This is one of the very few times past early childhood (when we were still closer to the homeschooling end of things) I can remember my parents exerting any type of pressure on me to learn a specific thing. Yet it occurred to me that that history book thing would horrify some. "That isn't unschooling," I can hear people thinking. "Was she even unschooled at all??"
I say this because I've seen this attitude directed at plenty of other people. "You did what?? Your unschooling card should be revoked!" My mother was once even told that, since she used the term child-led learning when my sister and I were young, that we weren't real unschoolers, and furthermore, that since my sister and I were both well into our teens by then, that it was "too late" to start unschooling.
Any worry I had about whether people think I'm a good unschooler or not faded years ago, and beyond that, with the reputation as an unschooling writer I've built, I doubt anyone would level those types of accusations at me now anyway.
But it's troubling to me that those types of attitudes exist, because it seems to be an attitude more concerned with some type of philosophical purity (and the prestige of being able to claim such purity) than with the actual success and happiness of families and children.
It's not that I'm against clarifying what unschooling is, and that it doesn't involve forced curriculum or forced teaching. Just that within the amorphous philosophy that's most frequently called unschooling (but that also goes by life learning, natural learning, autonomous education, and a whole range of other terms), if people are making a continuous effort in their lives to live in a way that allows their children a whole lot more freedom, and doing their best to act as supportive mentors in their children's learning journey, there's no need to pounce on any perceived mistake or "wrong" decision they make and declare them bad unschoolers. People are mostly just trying to cope with the situations they find themselves in, striving to do better each time. And whether a decision was made deliberately that some purists would disapprove of, or someone just reacted badly and decides themselves it was a poor decision after the fact, it's not your life, those aren't your choices, and if you really want to help you'd do it with kindness. If someone seems unhappy with a choice they've made, maybe ask if they'd like to hear some alternative ways of doing things. But if someone is happy with their choices, whether you agree with them or not, telling them they're being bad unschoolers isn't exactly likely to make things better for them or their children. Sometimes, even if a decision doesn't seem in line with the unschooling philosophy to you, for that person, in that family, in that situation, it's the right decision.
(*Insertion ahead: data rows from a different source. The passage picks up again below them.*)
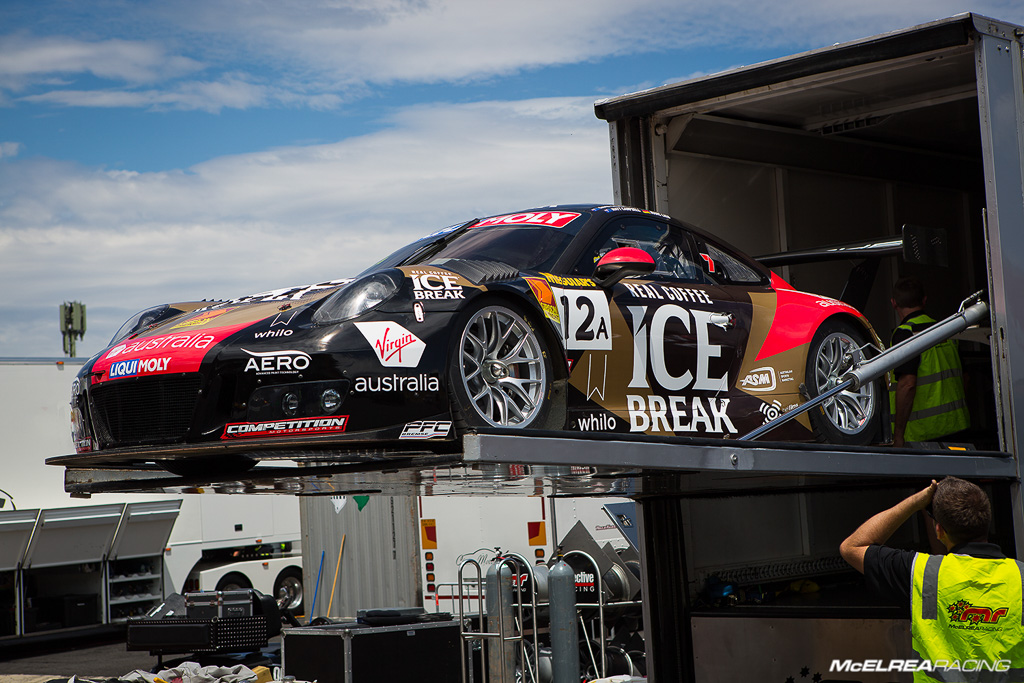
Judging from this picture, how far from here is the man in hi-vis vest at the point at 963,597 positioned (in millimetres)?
3615

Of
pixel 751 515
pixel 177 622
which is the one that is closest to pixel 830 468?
pixel 751 515

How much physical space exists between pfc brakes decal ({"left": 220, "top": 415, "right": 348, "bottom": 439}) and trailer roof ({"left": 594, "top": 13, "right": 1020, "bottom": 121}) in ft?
10.5

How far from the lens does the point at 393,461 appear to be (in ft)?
14.5

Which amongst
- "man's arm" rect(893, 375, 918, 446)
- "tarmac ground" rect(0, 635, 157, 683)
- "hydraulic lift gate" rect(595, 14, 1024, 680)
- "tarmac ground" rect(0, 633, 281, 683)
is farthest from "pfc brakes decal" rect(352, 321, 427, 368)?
"tarmac ground" rect(0, 635, 157, 683)

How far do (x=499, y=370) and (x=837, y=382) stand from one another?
2272 mm

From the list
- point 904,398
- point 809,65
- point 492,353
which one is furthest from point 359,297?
point 904,398

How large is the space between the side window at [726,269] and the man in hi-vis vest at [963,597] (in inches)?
88.3

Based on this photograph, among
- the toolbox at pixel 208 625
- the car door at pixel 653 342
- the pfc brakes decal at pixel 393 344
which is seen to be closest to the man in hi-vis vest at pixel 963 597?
the car door at pixel 653 342

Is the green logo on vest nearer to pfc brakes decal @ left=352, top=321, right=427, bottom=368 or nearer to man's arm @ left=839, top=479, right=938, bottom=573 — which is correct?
man's arm @ left=839, top=479, right=938, bottom=573

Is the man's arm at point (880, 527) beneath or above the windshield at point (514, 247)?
beneath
Two happy and imperfect grown up unschoolers. |
Another important point, to me, is that unschooling just isn't that fragile. An entire lifestyle doesn't collapse because a parent says they'd prefer their children wait until they turn 18 to get any tattoos, or because they get some SAT prep books and say "hey, have you thought about taking the SATs next year?," or enforce a bedtime, or because they ask if you'll read a history book to appease a worried father. If pressure to learn specific things is a regular thing, or there are a whole lot of I-don't-want-you-to-be-doing-that's, then maybe things aren't working out so well. But if it's an occasional thing? Well, people aren't perfect. Unschooling isn't going to be perfect. And striving for perfection is likely to lead to either frustration or, perhaps, a false sense of superiority, when the reality is that no one is going to get it right all the time.
So I guess what I'm hoping for is just a little more understanding and compassion. Talk about your own successes, but also your failures, and when things don't go right. It always helps others to know they're not alone. Write about how unschooling is different than homeschooling, but don't walk up to someone and say "you know what you're doing isn't unschooling." Examine your intentions and make sure they're coming from a good place, a place that's attempting to make things better in a general way, or help someone out, not just make yourself seem more right.
This isn't in any way an attempt to say I'm the one who gets to decide what is and isn't kind, or that I'm always as kind as I could be myself. I've made countless mistakes over the years in my advocating of unschooling, things I've changed my stance on or just wished in retrospect that I'd handled differently, more compassionately. Yet in the years I've been writing, I've noticed a troubling amount of people, who are really trying their best, being made to feel that they're just never going to be good enough. It's one thing to help each other do better and be better, but it's an entirely different thing to hold up an image of unschooling as a pure practice that must be enacted without any mistakes or deviations from the correct philosophical ideals. No one is perfect, and I think it would be really great to remember the importance of empathy and understanding when it comes to our unschooling advocacy!